With that said – it turns out you can get some very good results using a cheap mic that’s simply placed well:
#3 – Use free stock footage shot by professionals
Coverr.co has a bunch of nice clips that are intended to be used as a background on a website. They are a bit soft on the focus so that you can overlay text and graphics on top of the clips, so it’s unlikely that you’d want to show the video clip itself without any accompanying imagery. Here’s an example:
Showing a blurry image without accompanying text or designs feels like an unintentional mistake.
The same blurry image with crisp, contrasting text and images now feels like a design decision.
#4 – Light up your room
You can have the best camera in the world, but if the room that you are in isn’t lit properly, it won’t be able to pick up the details of your subject and produce a quality image.
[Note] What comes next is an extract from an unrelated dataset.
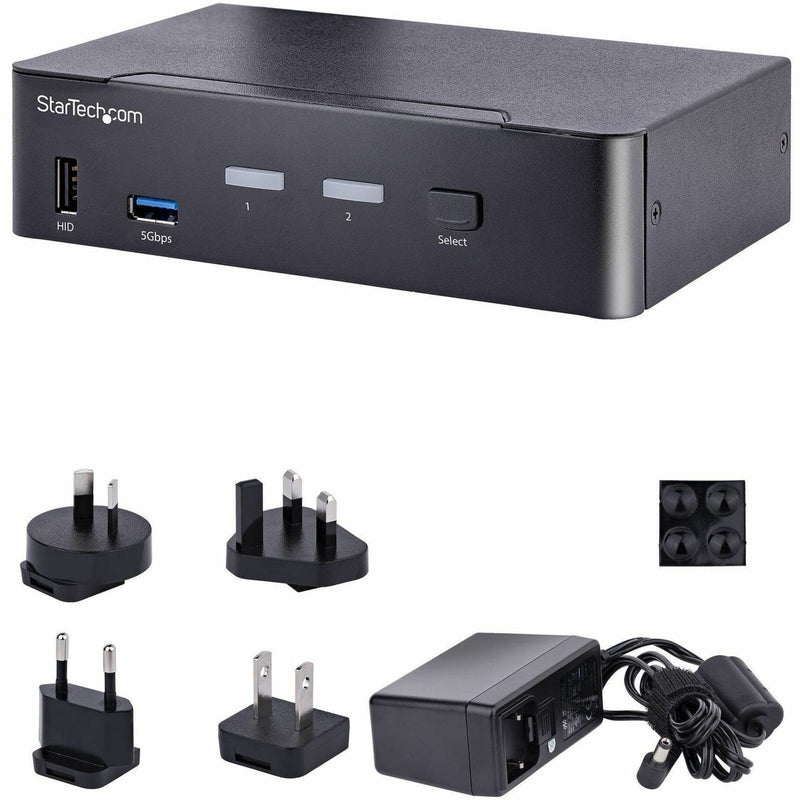 Complete package contents showing KVM switch, power adapters, and mounting accessories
Lighting is one of the best ways to make your image quality stand out above the rest. Most people don’t think twice about their lighting setup, so this is an easy win to give you a competitive advantage.
Use a ring light or a lamp to minimize shadows on your subject and give your camera more detail to pick up.
Video is only becoming more and more relevant. You’re losing valuable time and leaving potential users and money on the table by not leveraging it for your business. To summarize, here are a few takeaways that will have an impact on the effectiveness of your videos:
- Improve your video quality by using lighting and a dedicated microphone
- Include CTAs in your video to encourage viewers to take the next step
- Create a video knowledge-base to help self-serve your users
- Keep your intro videos short and get to the point quickly.
- Use your customers’ language as your video content via testimonials.
- Replace static plugin screenshots with GIFs to showcase plugin features
Have you come across an outstanding video on the official WordPress plugins repository? Feel free to share it with the rest in the comments section below.
Super useful! We have been setting up to make videos for our plugin week, this post is just in time. Thanks!
Good timing! Glad you liked the article, Morgan.
Thanks for sharing that practical guide.
You say that “My intro video included in the Vimeography WordPress.org plugin readme generates a 34% play rate. That means I have the opportunity to craft an elevator pitch and speak directly to 3 out of 10 people that come across my plugin page.”
I assume that you are referring to the wordpress.org landing page. How do you know how many visitors you get to that page in order to calculate the conversion of the video?
Hey Thomas, glad you liked the article!
The great thing about using a Vimeo video embed in your plugin readme is that every time a visitor loads your wordpress.org plugin page, it is also making a request to load the video content from the Vimeo servers. This effectively gives Vimeo the ability to track page loads from the referring page, which can then be compared to the amount of interactions that occur with the loaded video content (i.e. plays, pauses, completions etc.)
Axcellent writing. Well explained the topic which help the user or developer to understand. Thanks for the info.